■ **Your assignment**:
Produce the records below again, word for word, but stop after the line that contains "L'interfaccia Coda La".

┄┄┄┄┄┄┄┄┄┄

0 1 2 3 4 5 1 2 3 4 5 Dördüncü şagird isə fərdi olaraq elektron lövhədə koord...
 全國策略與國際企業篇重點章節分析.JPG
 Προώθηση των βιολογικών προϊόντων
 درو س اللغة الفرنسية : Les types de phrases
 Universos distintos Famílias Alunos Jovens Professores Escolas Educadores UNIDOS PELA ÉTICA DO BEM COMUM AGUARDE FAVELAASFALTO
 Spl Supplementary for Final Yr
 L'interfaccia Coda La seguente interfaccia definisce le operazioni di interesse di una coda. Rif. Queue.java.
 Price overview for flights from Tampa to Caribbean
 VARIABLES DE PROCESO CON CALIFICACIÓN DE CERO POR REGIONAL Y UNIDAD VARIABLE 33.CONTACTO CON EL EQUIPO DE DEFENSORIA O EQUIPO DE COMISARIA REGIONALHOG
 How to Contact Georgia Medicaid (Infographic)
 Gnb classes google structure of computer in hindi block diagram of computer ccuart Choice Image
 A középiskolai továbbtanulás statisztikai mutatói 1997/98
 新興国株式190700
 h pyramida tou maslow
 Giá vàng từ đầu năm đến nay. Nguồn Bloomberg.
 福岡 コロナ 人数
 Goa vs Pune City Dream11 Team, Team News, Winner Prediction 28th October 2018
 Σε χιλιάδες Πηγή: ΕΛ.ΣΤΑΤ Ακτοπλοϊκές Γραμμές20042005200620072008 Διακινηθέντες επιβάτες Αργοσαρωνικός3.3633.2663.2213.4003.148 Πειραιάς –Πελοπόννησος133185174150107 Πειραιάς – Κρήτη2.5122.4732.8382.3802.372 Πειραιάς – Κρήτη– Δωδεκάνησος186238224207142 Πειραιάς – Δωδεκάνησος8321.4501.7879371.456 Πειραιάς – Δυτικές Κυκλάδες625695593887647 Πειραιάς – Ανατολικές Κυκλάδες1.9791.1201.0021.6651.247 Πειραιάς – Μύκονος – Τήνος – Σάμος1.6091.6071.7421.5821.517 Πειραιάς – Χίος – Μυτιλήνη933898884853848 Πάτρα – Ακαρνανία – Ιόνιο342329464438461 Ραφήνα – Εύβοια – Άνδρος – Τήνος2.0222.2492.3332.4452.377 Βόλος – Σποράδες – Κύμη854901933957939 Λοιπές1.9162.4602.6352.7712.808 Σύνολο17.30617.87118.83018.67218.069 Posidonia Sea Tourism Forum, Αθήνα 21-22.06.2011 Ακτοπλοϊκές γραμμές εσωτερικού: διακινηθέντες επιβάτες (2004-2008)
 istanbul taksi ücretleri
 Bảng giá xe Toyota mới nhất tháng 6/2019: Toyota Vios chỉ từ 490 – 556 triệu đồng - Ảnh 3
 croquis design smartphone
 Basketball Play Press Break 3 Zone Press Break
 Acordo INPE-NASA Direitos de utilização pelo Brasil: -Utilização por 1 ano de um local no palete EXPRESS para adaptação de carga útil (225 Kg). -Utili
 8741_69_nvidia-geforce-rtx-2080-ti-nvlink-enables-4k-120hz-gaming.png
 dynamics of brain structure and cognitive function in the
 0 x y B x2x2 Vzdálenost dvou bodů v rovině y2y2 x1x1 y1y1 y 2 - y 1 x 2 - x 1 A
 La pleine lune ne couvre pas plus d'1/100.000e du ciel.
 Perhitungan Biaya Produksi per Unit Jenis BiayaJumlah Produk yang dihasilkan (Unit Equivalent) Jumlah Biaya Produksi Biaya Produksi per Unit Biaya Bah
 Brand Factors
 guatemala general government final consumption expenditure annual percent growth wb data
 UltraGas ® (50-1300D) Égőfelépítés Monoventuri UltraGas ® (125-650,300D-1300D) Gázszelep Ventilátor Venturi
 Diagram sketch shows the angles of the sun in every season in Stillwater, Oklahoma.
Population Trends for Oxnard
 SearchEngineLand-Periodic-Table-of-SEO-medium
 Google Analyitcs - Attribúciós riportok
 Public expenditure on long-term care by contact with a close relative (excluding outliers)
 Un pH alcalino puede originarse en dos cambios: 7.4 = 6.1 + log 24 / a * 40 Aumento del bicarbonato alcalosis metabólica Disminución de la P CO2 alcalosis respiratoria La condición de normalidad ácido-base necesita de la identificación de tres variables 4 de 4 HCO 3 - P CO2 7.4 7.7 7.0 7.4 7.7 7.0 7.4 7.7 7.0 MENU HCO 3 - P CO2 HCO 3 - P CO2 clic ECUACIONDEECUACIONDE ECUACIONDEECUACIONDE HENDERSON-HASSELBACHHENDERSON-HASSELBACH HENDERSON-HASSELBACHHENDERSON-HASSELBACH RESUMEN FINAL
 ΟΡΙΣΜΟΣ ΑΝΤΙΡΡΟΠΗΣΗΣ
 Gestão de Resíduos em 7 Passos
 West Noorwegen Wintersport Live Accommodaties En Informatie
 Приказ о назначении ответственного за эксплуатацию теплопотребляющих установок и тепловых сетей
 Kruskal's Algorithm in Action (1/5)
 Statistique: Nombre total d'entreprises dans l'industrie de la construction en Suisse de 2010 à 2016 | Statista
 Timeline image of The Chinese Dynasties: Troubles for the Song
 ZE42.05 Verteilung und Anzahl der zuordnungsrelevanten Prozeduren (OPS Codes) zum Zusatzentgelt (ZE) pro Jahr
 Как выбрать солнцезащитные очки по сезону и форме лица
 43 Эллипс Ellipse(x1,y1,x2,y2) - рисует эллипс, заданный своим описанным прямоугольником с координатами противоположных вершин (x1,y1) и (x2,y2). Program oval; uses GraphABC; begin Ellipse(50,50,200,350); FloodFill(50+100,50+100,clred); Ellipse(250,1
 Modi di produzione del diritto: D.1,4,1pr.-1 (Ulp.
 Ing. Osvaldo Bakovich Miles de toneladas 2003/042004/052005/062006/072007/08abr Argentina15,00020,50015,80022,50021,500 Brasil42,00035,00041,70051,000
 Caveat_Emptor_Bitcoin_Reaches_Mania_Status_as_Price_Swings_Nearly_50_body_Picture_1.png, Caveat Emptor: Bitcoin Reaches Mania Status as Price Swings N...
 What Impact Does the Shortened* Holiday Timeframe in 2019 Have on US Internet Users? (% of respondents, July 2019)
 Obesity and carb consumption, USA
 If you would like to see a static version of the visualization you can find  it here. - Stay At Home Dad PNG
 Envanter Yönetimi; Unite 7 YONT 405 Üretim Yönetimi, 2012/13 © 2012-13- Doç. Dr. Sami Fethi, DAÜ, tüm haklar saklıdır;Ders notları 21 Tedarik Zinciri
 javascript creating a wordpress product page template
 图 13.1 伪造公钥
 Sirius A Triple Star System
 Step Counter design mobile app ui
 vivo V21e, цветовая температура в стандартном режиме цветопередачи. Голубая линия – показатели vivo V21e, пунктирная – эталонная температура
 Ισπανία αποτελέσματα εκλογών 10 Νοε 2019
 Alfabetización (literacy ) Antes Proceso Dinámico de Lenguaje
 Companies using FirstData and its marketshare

┄┄┄┄┄┄┄┄┄┄

■ **Solved exercise**:
0 1 2 3 4 5 1 2 3 4 5 Dördüncü şagird isə fərdi olaraq elektron lövhədə koord...
 全國策略與國際企業篇重點章節分析.JPG
 Προώθηση των βιολογικών προϊόντων
 درو س اللغة الفرنسية : Les types de phrases
 Universos distintos Famílias Alunos Jovens Professores Escolas Educadores UNIDOS PELA ÉTICA DO BEM COMUM AGUARDE FAVELAASFALTO
 Spl Supplementary for Final Yr
 L'interfaccia Coda La seguente interfaccia definisce le operazioni di interesse di una coda. Rif. Queue.java.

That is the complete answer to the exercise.